PROBLEM DESCRIPTION: Please count the lines in the material below that include "event". Reply with the number alone.
=== DATA LISTING ===
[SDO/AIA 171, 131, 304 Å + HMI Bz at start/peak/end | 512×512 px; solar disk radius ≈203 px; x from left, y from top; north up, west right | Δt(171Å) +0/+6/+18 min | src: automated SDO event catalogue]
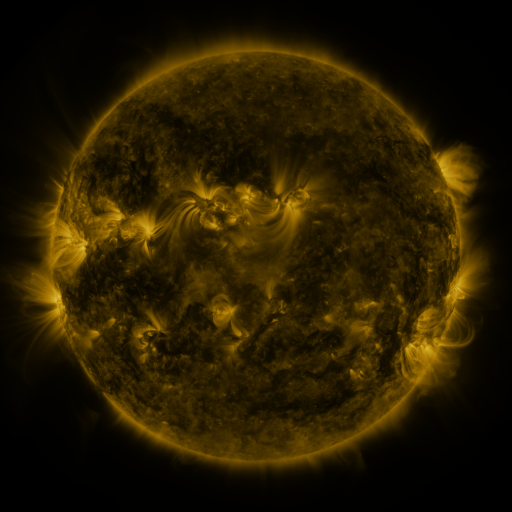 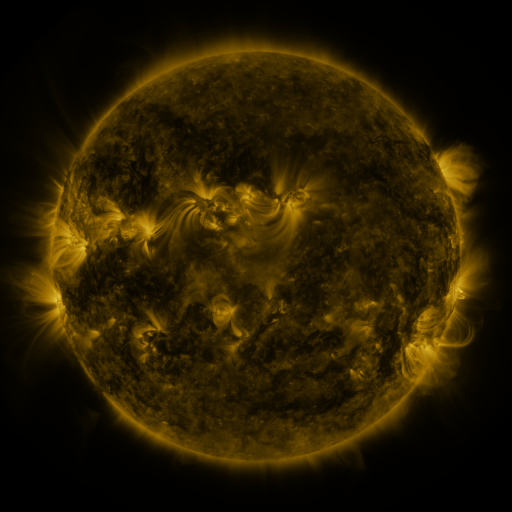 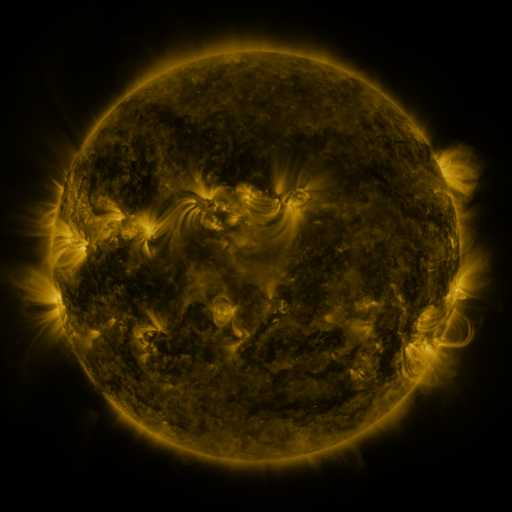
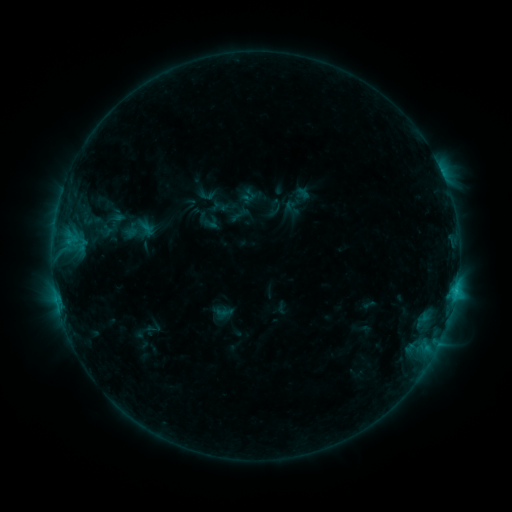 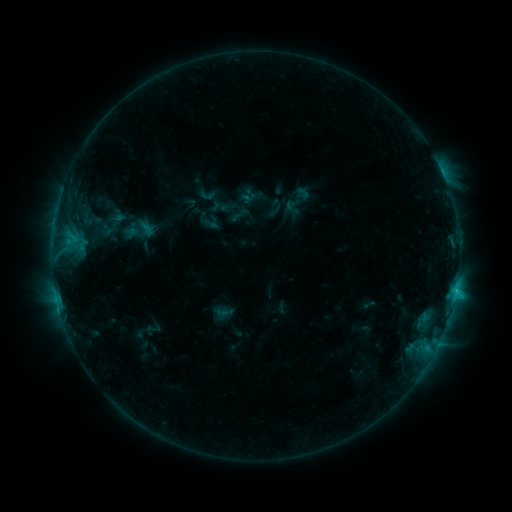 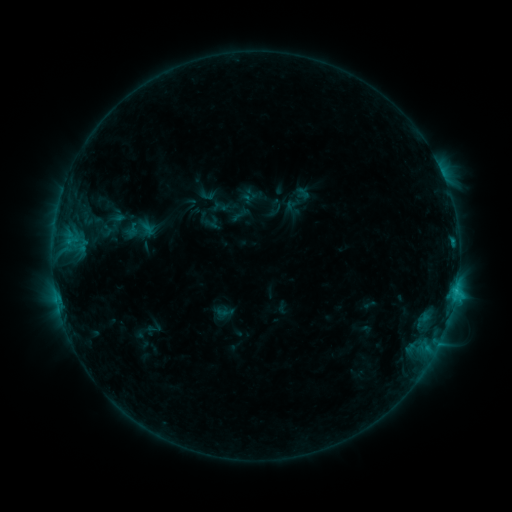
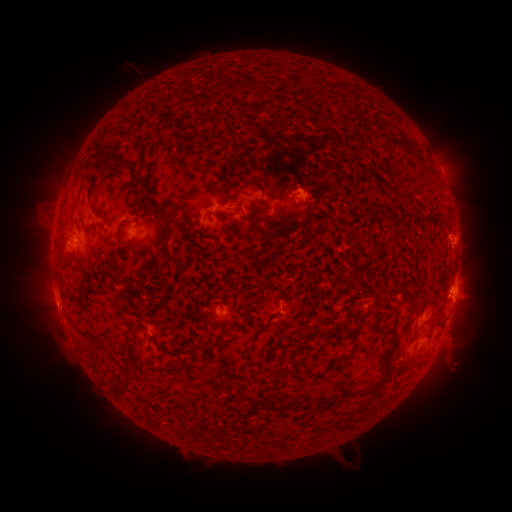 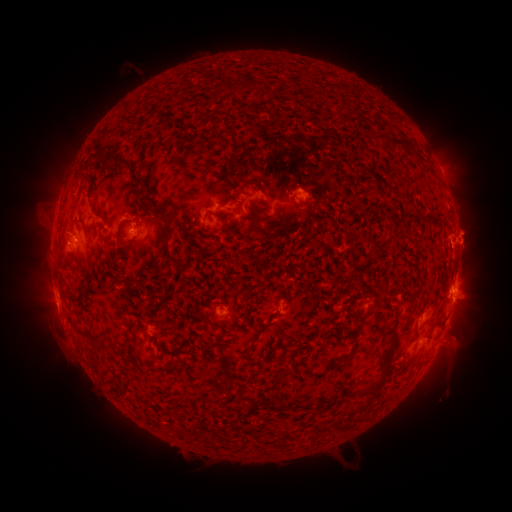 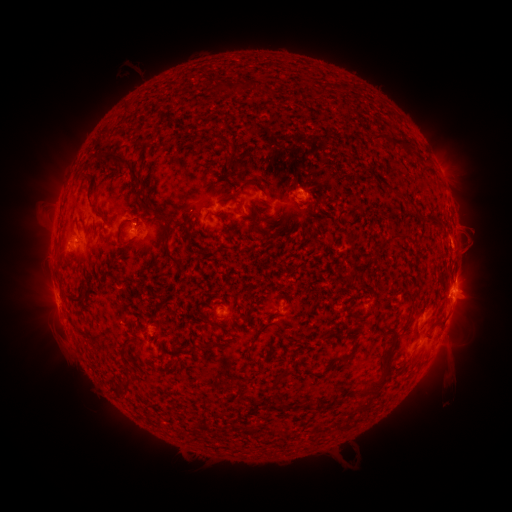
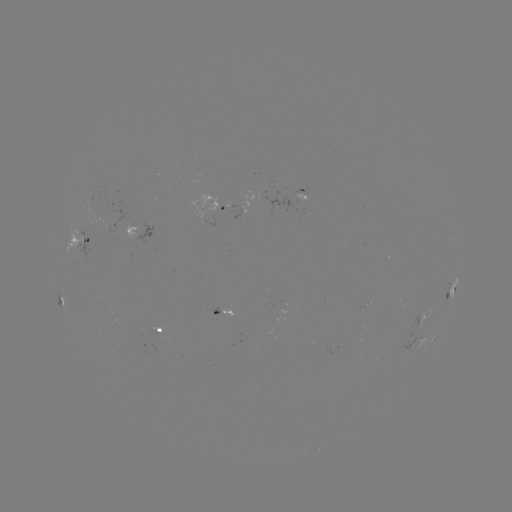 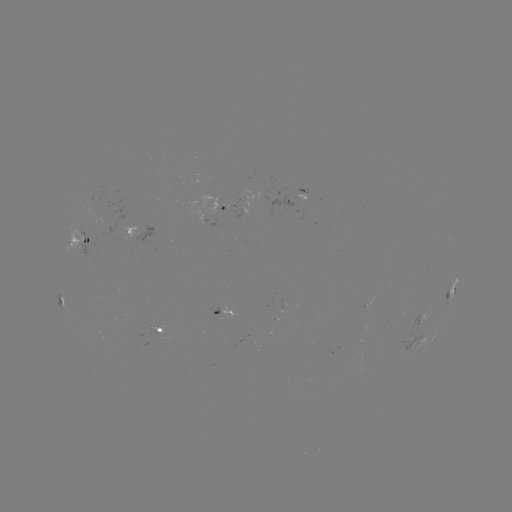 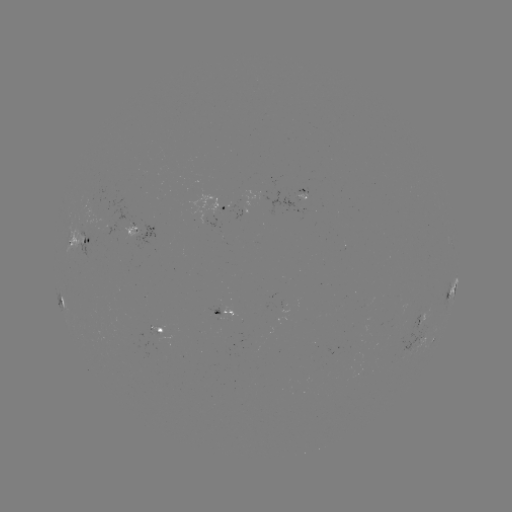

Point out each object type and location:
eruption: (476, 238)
===
=== DATA LISTING ===
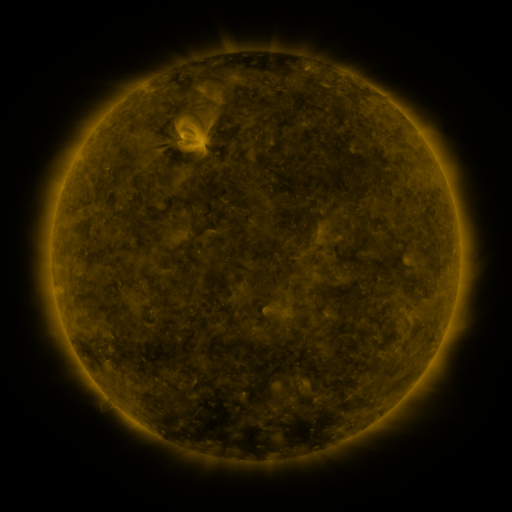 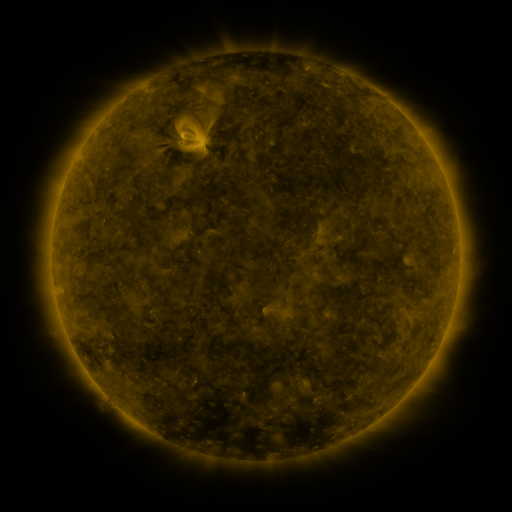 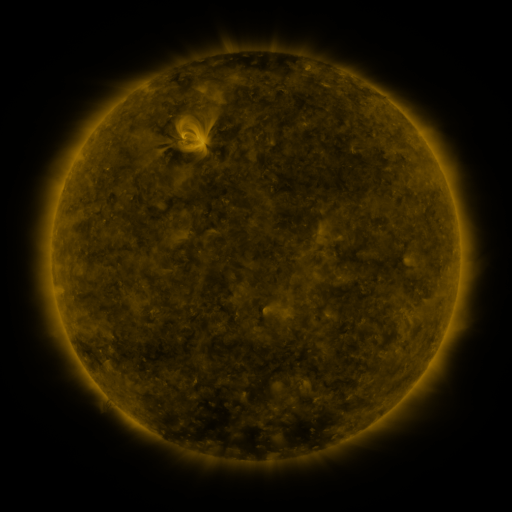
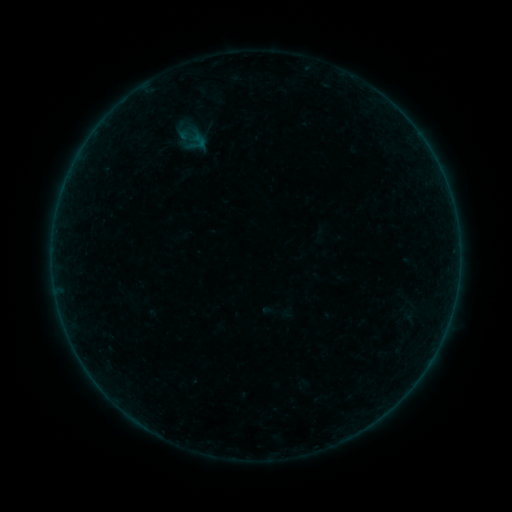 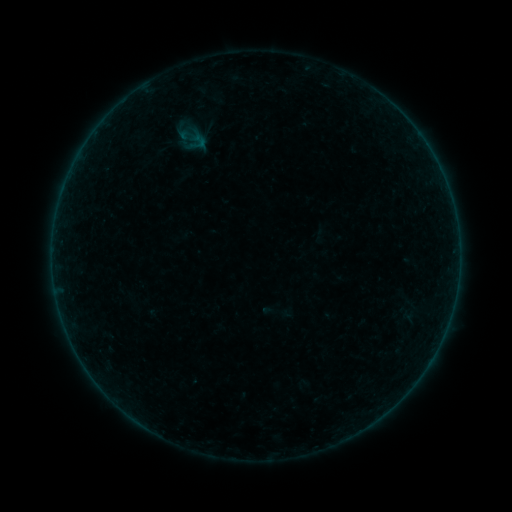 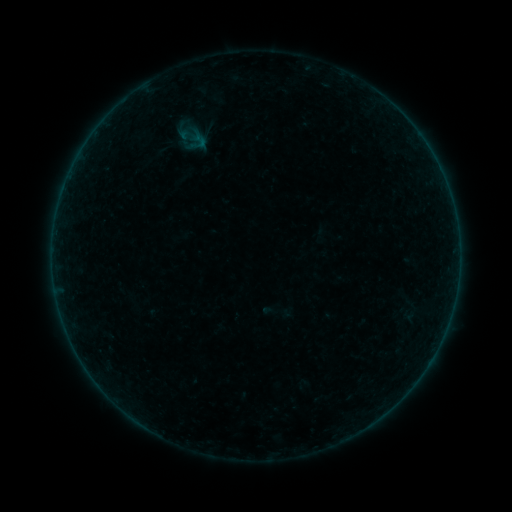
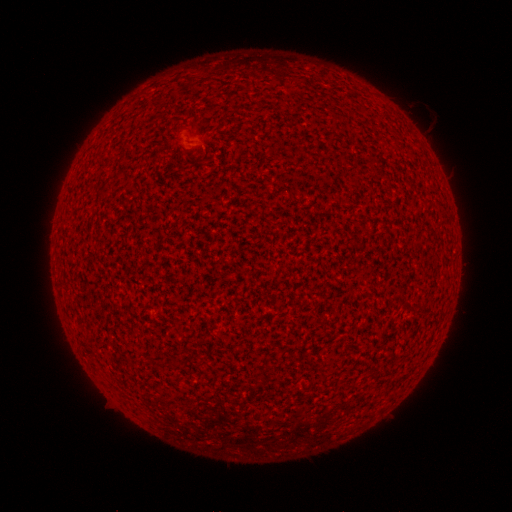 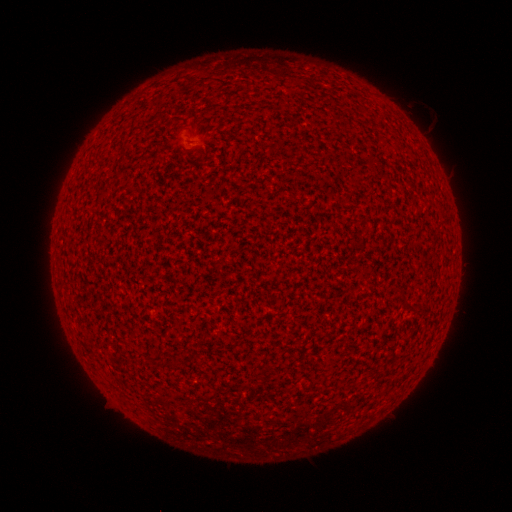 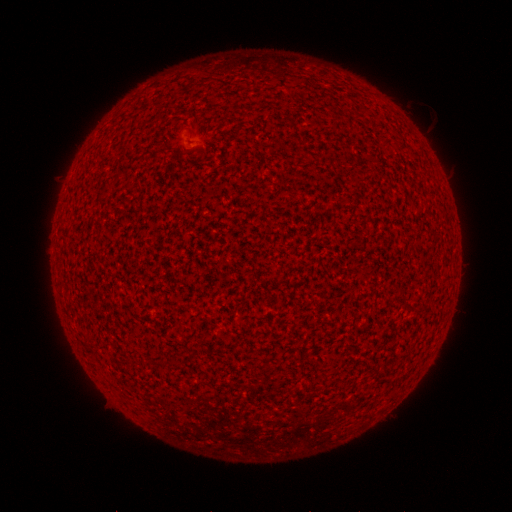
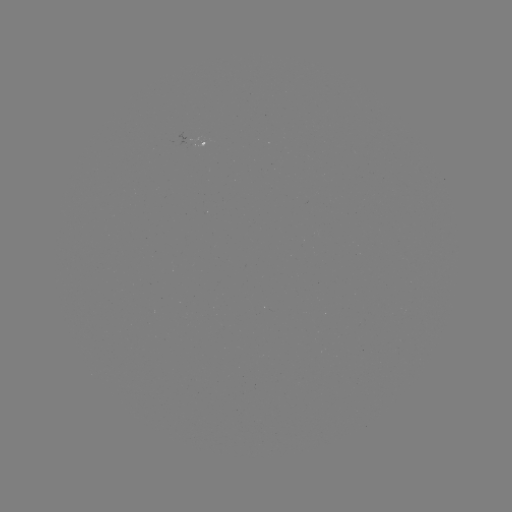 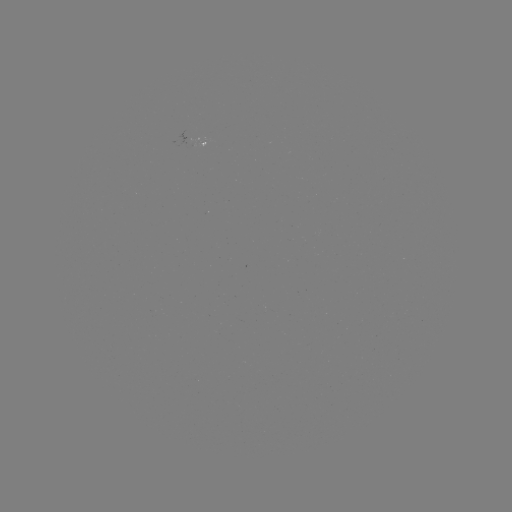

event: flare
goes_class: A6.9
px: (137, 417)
===
WORKED SOLUTION: 2